TAREA PENDIENTE:
Continúa la meditación sobre las tempestades morales a partir de donde termina.

TEXTO MOSTRADO:
29 de enero de 2012

Jesús apacigua la tempestad. Cuarto domingo de Epifanía.


¿Pedimos con todo el corazón por la Iglesia, por la patria, por la Santa Sede, por nosotros mismos, por todos aquellos por quienes nos interesamos?



por el Padre Andrés Hamón ***


Con motivo del evangelio del día, que nos muestra cómo Jesucristo calma las tempestades, meditaremos: 1º cuáles son las tempestades morales que tenemos que experimentar durante la vida; 2º qué conducta debemos observar durante estas tempestades. – Nuestras resoluciones serán: 1º llevar una vida de oración y de unión con Dios, que es lo único que puede salvarnos de estos peligros; 2º mantenernos en los sentimientos de desconfianza de nosotros mismos y de confianza en Dios. – Nuestro ramillete espiritual será el grito de los Apóstoles: “Sálvanos, Señor, que perecemos” (San Mateo VIII, 25).

Punto Primero.

Cuales son las tempestades morales que tenemos que soportar durante la vida.

Estas son de dos clases: las unas públicas, privadas e individuales las otras. Tempestades públicas son las que atacan a la Iglesia de un extremo a otro del universo: en lo exterior, las sectas enemigas que se levantan contra ella; en lo interior, las de los malos cristianos, que la despedazan o escandalizan. De en medio de estas olas furiosas, la Iglesia nos llama como a buenos hijos, a compartir sus dolores, a defenderla con la palabra, a alentarla con el ejemplo, a consolarla con la abnegación. – A las tempestades públicas vienen a unirse las tempestades privadas e individuales; tempestades continuas, que atacan a las almas en todas las edades de la vida, en la noche como en el día; tempestades terribles que, despedazando la nave de nuestra alma, no le dejan más que una tabla con que llegar al puerto y causan la eterna condenación de muchos náufragos espirituales; tempestades tanto más terribles, cuanto son invisibles:  el alma perece en ellas sin saberlo, y aunque se haya sumergido en el fondo del mar, todavía cree que navega hacia el puerto. Nos consolamos con la idea de que obramos como los demás; que no hay nada que temer donde los otros no temen; y sólo con este fundamento vivimos tranquilos. Estas tempestades vienen ya de afuera, ya de adentro. Las de afuera son los negocios que preocupan, los reveses que agobian, los malos ejemplos que seducen, la contradicción de las lenguas, el choque de las voluntades y de los caracteres, los estorbos de toda especie. Tempestades de dentro son las pasiones, el orgullo, la lujuria, que pierden a las almas sin que ellas lo sospechen; los sentidos que se sublevan, los deseos que atormentan, la imaginación que se desata y el espíritu que se disipa en inútiles pensamientos, en temores quiméricos o en vanas esperanzas. ¡Oh Señor! Si no nos salváis de tantas tempestades, estamos perdidos.

Datos:
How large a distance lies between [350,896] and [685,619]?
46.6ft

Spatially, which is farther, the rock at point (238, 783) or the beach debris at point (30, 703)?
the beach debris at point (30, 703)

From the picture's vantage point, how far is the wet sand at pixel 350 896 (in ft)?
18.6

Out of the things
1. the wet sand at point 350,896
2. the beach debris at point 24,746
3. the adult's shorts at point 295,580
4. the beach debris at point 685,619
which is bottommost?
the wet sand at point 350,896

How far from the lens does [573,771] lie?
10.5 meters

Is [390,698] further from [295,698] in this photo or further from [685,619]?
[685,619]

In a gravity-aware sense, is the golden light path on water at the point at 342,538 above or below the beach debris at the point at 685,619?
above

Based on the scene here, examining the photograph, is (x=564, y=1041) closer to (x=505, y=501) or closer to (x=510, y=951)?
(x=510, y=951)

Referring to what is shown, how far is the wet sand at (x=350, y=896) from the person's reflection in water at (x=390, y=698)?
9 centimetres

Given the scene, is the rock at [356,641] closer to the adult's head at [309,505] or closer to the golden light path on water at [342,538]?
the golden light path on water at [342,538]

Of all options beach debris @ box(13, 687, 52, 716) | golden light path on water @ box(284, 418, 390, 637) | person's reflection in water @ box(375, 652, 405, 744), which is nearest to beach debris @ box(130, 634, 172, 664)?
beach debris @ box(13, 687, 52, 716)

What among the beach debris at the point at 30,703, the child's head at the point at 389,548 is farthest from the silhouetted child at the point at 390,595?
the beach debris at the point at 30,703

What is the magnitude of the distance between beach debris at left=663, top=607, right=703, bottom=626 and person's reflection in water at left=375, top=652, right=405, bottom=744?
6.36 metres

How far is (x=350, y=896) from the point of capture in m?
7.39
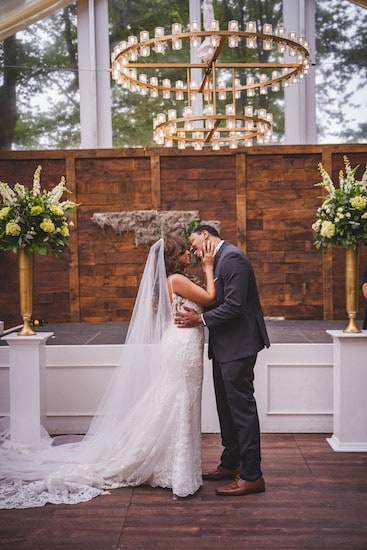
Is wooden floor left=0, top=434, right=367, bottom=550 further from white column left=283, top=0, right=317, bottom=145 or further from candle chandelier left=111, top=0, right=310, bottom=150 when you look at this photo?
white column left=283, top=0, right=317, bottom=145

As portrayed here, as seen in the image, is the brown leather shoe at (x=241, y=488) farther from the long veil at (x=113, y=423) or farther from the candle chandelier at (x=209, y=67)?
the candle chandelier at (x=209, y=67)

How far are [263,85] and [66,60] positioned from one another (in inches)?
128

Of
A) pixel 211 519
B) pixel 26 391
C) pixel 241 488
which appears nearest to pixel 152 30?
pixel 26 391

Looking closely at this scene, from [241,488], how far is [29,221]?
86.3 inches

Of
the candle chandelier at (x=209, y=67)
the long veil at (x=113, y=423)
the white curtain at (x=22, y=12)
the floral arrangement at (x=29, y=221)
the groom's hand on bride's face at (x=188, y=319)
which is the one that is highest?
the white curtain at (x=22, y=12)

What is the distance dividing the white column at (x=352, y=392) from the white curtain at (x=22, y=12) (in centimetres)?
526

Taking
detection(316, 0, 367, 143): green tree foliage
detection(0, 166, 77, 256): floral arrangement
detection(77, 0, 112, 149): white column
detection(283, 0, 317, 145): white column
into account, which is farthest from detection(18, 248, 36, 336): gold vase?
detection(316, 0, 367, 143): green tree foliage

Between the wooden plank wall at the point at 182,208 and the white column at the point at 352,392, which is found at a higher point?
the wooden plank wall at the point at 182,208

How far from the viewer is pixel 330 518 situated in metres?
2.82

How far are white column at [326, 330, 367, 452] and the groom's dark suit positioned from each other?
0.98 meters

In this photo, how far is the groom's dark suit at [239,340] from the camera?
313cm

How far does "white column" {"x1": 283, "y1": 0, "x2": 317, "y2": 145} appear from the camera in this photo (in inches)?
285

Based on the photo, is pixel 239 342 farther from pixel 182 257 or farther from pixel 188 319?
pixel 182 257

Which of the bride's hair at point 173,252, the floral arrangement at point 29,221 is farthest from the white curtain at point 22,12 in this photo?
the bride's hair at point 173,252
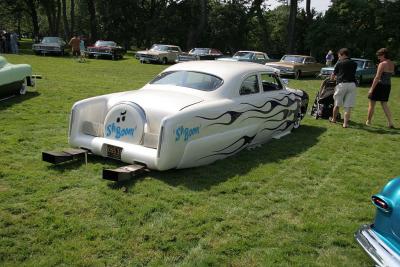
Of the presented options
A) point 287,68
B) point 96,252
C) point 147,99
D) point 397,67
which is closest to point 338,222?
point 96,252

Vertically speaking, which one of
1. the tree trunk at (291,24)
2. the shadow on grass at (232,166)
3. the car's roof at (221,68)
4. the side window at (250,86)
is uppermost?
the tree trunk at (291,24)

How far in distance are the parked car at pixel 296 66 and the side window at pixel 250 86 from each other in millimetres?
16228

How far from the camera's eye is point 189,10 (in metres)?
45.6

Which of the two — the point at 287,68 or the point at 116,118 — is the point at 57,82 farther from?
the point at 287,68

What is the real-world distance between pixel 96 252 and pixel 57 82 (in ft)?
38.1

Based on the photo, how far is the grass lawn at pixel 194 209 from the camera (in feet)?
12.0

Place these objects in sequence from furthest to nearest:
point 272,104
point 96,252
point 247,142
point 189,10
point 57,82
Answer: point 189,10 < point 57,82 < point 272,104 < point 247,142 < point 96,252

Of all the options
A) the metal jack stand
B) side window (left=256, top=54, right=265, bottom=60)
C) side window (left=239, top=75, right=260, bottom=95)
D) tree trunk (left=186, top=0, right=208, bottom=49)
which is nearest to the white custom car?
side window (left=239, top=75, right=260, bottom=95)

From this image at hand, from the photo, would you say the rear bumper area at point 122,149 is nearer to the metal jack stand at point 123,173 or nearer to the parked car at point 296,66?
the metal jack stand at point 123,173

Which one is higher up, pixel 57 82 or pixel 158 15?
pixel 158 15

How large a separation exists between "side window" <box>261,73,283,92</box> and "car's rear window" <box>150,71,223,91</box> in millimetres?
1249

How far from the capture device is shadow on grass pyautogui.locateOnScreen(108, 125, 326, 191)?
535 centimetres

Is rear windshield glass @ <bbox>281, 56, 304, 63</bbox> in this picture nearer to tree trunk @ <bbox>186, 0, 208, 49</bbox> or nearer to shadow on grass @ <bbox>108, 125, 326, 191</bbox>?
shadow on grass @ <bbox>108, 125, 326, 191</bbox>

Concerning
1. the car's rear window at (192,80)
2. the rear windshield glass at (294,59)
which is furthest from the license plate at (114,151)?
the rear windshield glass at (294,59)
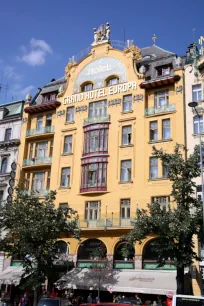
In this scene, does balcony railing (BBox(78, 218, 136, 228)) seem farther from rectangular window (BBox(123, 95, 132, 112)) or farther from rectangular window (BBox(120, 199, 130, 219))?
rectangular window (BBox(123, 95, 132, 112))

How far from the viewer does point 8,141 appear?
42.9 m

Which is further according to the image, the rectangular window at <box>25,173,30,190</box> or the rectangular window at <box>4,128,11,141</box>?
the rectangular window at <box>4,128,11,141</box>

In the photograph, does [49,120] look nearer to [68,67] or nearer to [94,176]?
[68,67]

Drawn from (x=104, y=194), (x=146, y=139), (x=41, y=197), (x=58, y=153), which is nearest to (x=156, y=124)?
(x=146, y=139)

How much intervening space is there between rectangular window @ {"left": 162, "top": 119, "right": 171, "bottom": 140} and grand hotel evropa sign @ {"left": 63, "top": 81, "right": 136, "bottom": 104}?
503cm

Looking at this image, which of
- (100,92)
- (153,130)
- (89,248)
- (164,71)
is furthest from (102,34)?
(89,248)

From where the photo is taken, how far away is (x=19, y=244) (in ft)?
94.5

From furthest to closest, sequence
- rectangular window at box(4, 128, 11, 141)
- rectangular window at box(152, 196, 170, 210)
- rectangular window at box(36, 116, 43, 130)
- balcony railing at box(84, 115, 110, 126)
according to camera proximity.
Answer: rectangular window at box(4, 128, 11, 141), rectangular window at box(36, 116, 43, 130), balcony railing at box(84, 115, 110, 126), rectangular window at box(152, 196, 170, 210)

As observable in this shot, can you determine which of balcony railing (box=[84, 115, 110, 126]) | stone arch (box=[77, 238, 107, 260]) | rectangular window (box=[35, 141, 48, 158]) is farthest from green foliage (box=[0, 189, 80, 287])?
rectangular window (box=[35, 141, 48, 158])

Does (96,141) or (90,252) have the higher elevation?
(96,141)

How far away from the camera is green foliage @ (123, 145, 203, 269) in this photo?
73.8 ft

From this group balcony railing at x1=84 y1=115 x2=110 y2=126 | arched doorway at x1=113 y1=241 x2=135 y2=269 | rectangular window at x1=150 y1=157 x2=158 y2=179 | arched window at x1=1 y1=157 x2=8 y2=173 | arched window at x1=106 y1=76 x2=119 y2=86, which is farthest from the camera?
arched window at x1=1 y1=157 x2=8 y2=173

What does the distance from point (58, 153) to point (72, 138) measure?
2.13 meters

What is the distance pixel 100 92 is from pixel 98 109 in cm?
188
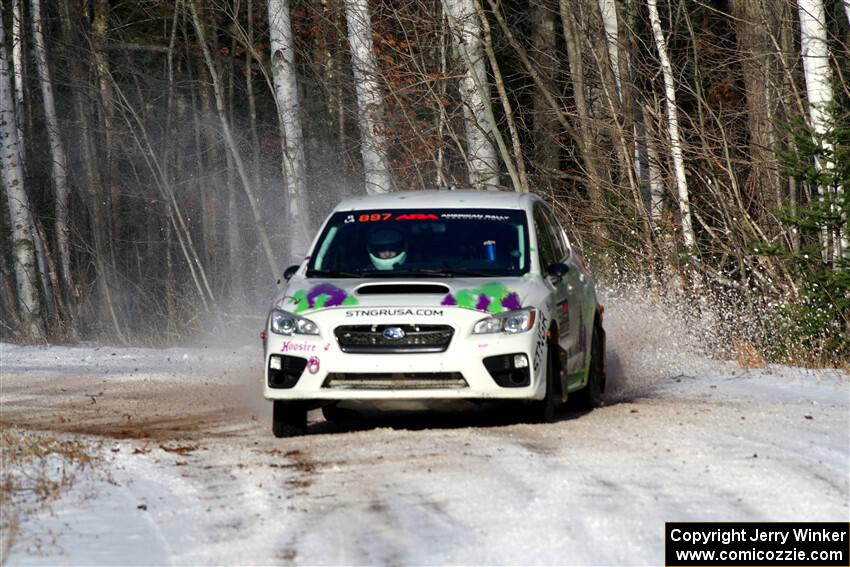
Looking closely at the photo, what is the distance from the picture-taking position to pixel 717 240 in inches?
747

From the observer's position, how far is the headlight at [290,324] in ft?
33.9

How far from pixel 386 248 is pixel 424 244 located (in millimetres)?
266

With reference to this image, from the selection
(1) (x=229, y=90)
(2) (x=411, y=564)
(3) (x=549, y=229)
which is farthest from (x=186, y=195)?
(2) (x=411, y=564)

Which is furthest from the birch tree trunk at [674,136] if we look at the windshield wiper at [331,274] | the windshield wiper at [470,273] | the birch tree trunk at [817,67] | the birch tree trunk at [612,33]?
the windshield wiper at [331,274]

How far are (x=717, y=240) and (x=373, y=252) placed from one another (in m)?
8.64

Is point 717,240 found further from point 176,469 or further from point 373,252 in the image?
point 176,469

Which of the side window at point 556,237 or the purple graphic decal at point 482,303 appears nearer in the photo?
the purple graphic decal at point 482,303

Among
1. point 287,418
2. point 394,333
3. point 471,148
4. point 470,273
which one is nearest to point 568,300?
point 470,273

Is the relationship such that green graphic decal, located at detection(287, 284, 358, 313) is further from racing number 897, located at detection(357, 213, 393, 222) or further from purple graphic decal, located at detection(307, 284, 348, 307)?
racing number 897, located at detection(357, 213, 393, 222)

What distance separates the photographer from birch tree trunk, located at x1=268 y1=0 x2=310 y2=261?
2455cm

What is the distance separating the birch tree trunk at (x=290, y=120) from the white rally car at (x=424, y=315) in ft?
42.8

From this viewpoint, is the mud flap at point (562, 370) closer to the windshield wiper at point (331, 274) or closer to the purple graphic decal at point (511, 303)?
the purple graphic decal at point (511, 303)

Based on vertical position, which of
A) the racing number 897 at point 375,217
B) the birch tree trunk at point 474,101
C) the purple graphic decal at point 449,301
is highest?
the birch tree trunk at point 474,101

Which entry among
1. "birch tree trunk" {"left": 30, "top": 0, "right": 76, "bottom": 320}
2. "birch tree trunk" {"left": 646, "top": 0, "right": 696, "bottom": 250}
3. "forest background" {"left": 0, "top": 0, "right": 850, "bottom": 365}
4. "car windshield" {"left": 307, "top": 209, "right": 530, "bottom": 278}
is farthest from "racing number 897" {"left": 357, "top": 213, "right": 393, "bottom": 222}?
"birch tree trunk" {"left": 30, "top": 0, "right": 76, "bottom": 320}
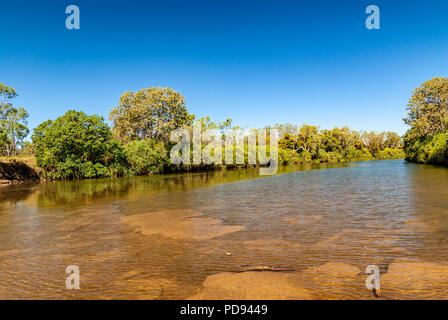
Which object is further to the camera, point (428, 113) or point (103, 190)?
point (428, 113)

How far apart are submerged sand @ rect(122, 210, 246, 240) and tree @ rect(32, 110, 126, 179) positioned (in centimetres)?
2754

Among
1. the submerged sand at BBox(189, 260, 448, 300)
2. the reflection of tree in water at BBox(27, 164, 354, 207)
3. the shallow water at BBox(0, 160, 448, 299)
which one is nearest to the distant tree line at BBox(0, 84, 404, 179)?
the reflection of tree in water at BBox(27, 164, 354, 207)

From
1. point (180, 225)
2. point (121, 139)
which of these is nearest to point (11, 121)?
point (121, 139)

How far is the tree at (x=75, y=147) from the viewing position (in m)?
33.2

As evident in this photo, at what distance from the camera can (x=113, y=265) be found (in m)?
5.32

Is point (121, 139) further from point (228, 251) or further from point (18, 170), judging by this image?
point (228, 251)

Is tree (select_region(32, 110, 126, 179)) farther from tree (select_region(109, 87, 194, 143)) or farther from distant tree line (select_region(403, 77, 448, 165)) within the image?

RESPUESTA:
Punto Segundo.

Lo que debemos hacer cuando nos asaltan las tempestades.

Tenemos tres medios de salvación: la oración, la confianza en Dios y la desconfianza de nosotros mismos. – 1º La oración: los Apóstoles de nuestro evangelio, viendo el barco batido por las olas, van hacia Jesús, le despiertan e imploran su socorro: del mismo modo, viendo los asaltos dirigidos a la Iglesia, debemos orar y orar con tanto mayor fervor, cuanto más rudos sean los ataques. En nuestras pruebas privadas no debemos orar menos; sólo en la oración está nuestra salvación. – 2º  La confianza en Dios: los Apóstoles resisten con confianza a la tempestad, al mismo tiempo que oran. A su ejemplo, jamás debemos abatirnos y desalentarnos, sino que, siempre llenos de confianza en Dios, debemos perseverar en la resistencia; no desesperemos jamás, ni por los males que agitan a la Iglesia, ni por nuestras propias miserias; el Dios que protege a la Iglesia y que nos protege a nosotros es el Todopoderoso y una sola palabra suya hará renacer la calma. ¿Cuándo dirá esta palabra? Este es su secreto. Sepamos esperar y seremos salvos. ¡Quién espera en Dios, se verá rodeado de sus misericordias! (1) Cualesquiera que sean los males de la Iglesia, cualesquiera que sean nuestros propios males, arrojémonos con confianza en sus brazos, y nos salvará, lo mismo que a la santa Iglesia. – 3º A la confianza en Dios debemos añadir la desconfianza de nosotros mismos. La presunción que nada teme, que novela sobre sí y no huye de las ocasiones peligrosas, se pierde infaliblemente. Dios quiere vernos siempre humillados bajo su poderosa mano, siempre desconfiados de nuestra debilidad y de este fondo de corrupción que hay en nosotros, siempre en guardia contra las seducciones del mundo y las ocasiones en que pudiéramos caer. Quien nada teme, se descuida, se expone y perece: al contrario, el que teme, evita hasta la apariencia del mal; acude a Dios, en quien solamente coloca su fuerza, y se salva. ¿Somos fieles a los medios de salvación que acabamos de meditar? 1º ¿Llevamos una vida de oración  y de recogimiento? ¿Pedimos con todo el corazón por la Iglesia, por la patria, por la Santa Sede, por nosotros mismos, por todos aquellos por quienes nos interesamos? 2º ¿No desconfiamos del éxito de nuestras oraciones y de la promesa de Jesucristo: Pedid y recibiréis? 3º ¿Vivimos en la desconfianza de nosotros mismos? ¿estamos siempre en guardia? ¿no nos ponemos en ocasiones peligrosas?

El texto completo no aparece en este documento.